**Instructions to follow:** Begin the copy at the line containing "At what range is" and end it at the final line of the material below, reproducing each line exactly, without images.

Image-linked spatial questions
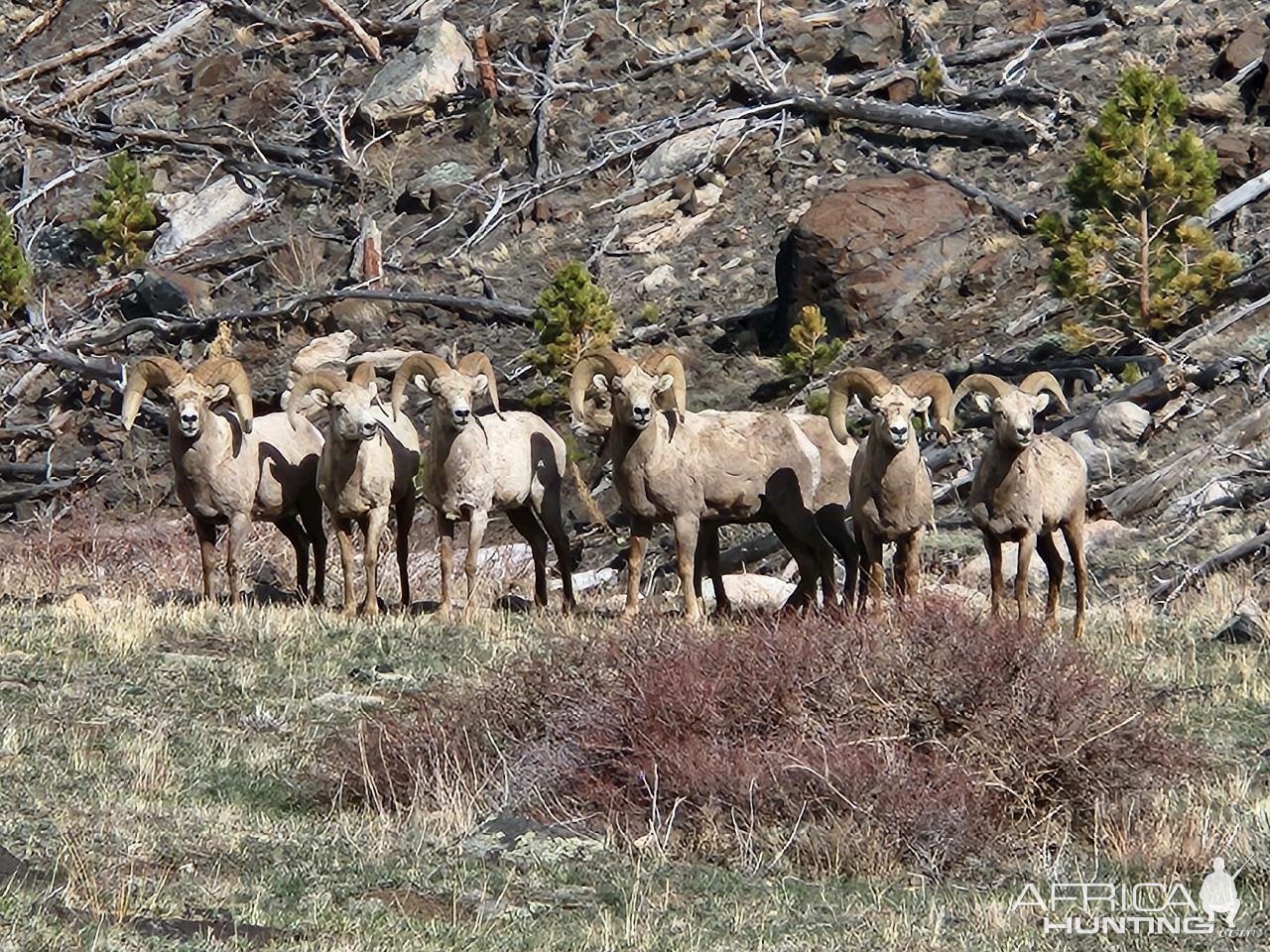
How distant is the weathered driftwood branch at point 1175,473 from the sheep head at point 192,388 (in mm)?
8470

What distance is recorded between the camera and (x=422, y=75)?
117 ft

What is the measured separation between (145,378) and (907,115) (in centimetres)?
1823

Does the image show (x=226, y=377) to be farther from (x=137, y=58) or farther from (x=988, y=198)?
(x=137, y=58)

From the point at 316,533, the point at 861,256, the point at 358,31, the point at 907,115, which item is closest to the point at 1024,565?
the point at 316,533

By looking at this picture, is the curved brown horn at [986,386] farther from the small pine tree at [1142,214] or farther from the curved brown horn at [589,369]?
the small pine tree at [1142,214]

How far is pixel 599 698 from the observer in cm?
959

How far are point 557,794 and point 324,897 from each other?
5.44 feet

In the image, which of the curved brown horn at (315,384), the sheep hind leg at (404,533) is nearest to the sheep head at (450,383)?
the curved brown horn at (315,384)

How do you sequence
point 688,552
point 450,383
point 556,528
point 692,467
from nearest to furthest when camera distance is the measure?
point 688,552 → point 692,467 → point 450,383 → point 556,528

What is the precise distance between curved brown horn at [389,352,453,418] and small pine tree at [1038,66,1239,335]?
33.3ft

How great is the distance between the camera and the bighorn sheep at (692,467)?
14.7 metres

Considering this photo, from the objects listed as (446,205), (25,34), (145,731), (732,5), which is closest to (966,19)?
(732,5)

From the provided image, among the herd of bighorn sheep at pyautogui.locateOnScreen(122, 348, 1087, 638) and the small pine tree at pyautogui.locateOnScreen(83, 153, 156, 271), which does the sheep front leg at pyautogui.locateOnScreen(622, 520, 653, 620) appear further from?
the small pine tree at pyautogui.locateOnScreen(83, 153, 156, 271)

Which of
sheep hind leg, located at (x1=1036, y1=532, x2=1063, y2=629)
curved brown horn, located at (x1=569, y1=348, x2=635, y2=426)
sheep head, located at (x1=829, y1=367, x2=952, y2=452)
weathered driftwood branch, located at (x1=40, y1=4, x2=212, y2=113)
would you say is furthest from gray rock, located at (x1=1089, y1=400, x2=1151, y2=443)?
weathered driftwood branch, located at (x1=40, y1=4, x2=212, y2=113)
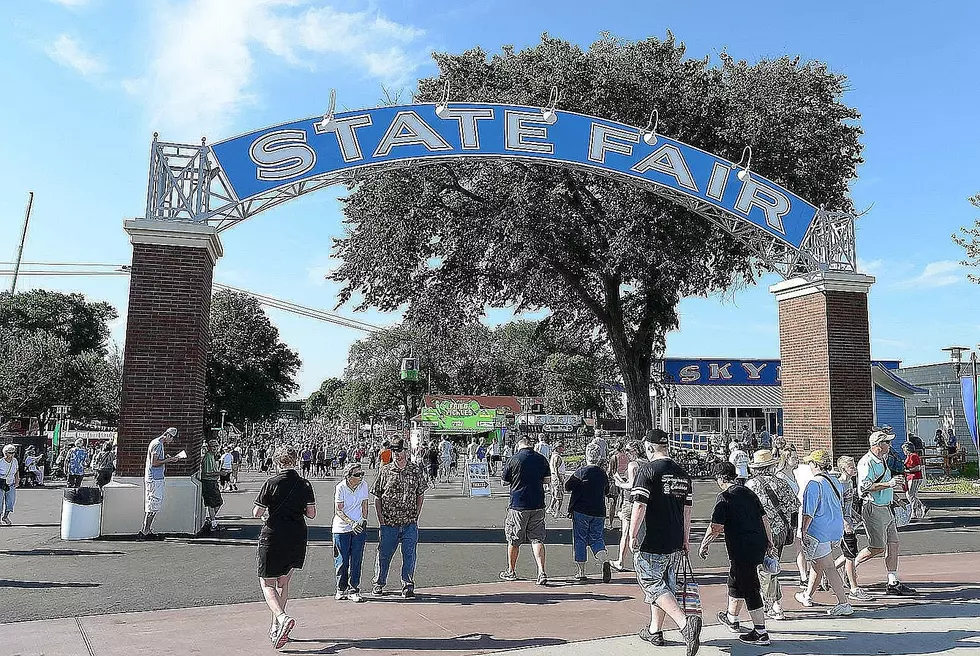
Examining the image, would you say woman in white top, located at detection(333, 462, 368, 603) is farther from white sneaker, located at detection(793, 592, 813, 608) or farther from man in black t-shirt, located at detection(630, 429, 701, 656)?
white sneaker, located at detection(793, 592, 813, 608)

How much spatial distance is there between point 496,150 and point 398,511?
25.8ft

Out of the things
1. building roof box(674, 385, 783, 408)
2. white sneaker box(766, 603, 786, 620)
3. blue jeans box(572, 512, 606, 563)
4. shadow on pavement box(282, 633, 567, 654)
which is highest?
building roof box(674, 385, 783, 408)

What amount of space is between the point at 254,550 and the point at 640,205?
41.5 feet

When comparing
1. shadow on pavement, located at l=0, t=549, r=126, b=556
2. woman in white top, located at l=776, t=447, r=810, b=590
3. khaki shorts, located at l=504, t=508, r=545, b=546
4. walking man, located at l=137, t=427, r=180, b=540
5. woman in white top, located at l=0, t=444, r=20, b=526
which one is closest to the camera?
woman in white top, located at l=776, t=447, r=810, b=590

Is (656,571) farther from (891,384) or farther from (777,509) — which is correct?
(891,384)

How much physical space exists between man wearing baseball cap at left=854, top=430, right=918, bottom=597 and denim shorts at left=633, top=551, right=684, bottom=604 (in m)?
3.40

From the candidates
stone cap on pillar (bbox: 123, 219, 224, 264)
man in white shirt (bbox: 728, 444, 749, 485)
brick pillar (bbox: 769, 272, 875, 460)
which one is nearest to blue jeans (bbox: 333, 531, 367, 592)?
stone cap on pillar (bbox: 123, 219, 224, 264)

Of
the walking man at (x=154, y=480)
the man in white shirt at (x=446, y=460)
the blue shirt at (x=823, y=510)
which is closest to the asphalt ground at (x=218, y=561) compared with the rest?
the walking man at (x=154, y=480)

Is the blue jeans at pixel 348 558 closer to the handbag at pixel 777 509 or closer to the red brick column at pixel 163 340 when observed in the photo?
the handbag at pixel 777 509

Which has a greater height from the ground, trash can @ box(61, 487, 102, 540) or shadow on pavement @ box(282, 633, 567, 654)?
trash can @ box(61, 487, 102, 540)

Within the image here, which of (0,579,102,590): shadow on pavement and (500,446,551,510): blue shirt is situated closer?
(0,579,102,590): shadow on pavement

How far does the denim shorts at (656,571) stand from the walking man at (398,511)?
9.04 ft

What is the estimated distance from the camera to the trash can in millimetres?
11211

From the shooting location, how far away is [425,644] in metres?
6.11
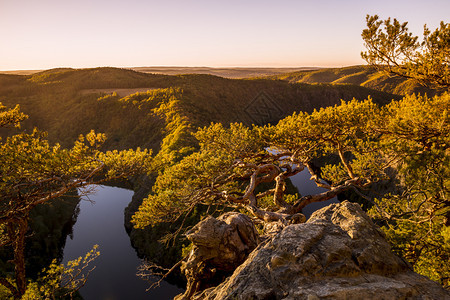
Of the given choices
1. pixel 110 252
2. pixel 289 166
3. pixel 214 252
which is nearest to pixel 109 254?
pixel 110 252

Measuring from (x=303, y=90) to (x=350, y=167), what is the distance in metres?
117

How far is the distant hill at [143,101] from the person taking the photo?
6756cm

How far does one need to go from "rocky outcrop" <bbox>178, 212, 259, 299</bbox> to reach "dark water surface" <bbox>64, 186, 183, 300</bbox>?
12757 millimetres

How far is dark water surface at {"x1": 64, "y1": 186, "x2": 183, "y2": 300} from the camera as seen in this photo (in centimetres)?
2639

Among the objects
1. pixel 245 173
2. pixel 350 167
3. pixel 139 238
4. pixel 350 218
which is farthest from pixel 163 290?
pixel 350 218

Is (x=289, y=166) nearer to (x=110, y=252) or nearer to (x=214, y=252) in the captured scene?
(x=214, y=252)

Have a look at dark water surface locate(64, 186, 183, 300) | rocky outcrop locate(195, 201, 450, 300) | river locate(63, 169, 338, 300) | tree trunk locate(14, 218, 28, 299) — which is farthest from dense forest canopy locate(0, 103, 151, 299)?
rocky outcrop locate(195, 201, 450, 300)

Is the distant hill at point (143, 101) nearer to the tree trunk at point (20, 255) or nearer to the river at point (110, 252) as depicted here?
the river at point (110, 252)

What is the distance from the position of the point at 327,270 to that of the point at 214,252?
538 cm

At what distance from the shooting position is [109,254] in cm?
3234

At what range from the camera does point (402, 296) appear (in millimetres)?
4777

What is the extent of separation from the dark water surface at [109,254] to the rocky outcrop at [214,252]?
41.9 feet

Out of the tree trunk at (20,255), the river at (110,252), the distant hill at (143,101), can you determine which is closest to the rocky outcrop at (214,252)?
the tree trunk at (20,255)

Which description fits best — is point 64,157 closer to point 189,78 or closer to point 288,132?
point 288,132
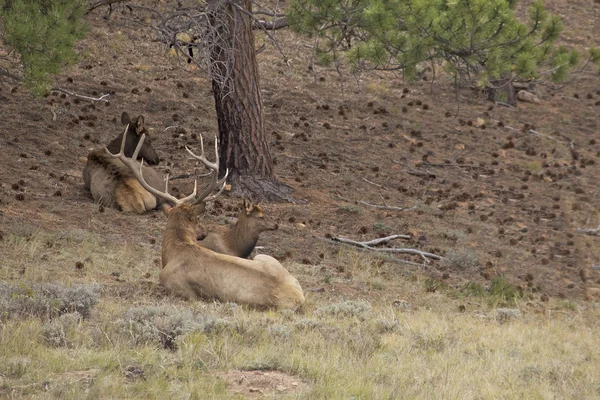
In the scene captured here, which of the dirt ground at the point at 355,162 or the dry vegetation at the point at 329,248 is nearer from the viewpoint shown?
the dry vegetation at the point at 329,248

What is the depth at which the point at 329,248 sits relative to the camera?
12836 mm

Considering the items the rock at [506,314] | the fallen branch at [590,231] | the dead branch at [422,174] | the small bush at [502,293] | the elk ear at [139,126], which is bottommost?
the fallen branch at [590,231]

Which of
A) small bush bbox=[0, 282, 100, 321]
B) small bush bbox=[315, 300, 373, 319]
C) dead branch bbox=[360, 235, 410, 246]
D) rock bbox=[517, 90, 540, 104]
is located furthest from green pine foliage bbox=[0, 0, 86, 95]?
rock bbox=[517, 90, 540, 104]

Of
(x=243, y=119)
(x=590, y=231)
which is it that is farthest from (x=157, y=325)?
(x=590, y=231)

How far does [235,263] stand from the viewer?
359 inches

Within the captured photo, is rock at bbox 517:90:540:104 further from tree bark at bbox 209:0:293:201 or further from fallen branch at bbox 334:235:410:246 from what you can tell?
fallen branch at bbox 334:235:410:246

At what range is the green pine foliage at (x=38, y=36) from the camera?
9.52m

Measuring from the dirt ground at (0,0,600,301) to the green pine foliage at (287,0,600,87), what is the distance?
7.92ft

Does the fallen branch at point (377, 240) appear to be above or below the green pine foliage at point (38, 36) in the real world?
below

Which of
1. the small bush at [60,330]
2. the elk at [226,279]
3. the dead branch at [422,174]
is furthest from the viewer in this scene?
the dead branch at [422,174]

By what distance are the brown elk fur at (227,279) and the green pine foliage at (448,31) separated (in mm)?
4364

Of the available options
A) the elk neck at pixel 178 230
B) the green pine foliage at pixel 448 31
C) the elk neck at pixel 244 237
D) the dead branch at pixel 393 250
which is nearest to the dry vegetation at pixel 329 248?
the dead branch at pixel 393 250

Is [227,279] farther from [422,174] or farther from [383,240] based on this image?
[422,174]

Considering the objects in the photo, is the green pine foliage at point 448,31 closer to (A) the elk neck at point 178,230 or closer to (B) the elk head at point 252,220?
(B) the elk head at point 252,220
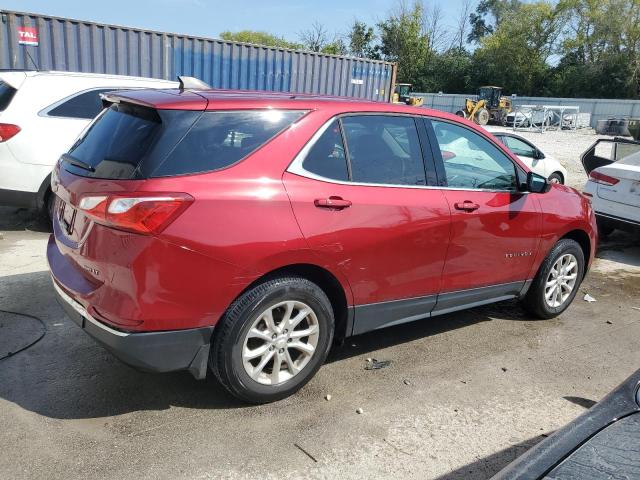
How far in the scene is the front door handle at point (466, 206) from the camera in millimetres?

**Solved problem:**
At what range is the green pine foliage at (x=38, y=36) from the camera?
9.52m

Measuring from the dirt ground at (0,0,600,301) to the green pine foliage at (287,0,600,87), what is the distance?
7.92ft

Does the fallen branch at point (377, 240) appear to be above or below the green pine foliage at point (38, 36) in the real world?
below

Which of
1. the small bush at [60,330]
2. the elk at [226,279]
3. the dead branch at [422,174]
is furthest from the viewer in this scene?
the dead branch at [422,174]

By what distance are the brown elk fur at (227,279) and the green pine foliage at (448,31) separated (in mm)?
4364

Of the available options
A) the elk neck at pixel 178 230
B) the green pine foliage at pixel 448 31
C) the elk neck at pixel 244 237
D) the dead branch at pixel 393 250
which is nearest to the dry vegetation at pixel 329 248?
the dead branch at pixel 393 250

Is [227,279] farther from [422,174] or farther from [383,240] based on this image?
[422,174]

Considering the objects in the photo, is the green pine foliage at point 448,31 closer to (A) the elk neck at point 178,230 or closer to (B) the elk head at point 252,220?
(B) the elk head at point 252,220
How far in the scene is the front door handle at point (466, 206) from the camera in millimetres?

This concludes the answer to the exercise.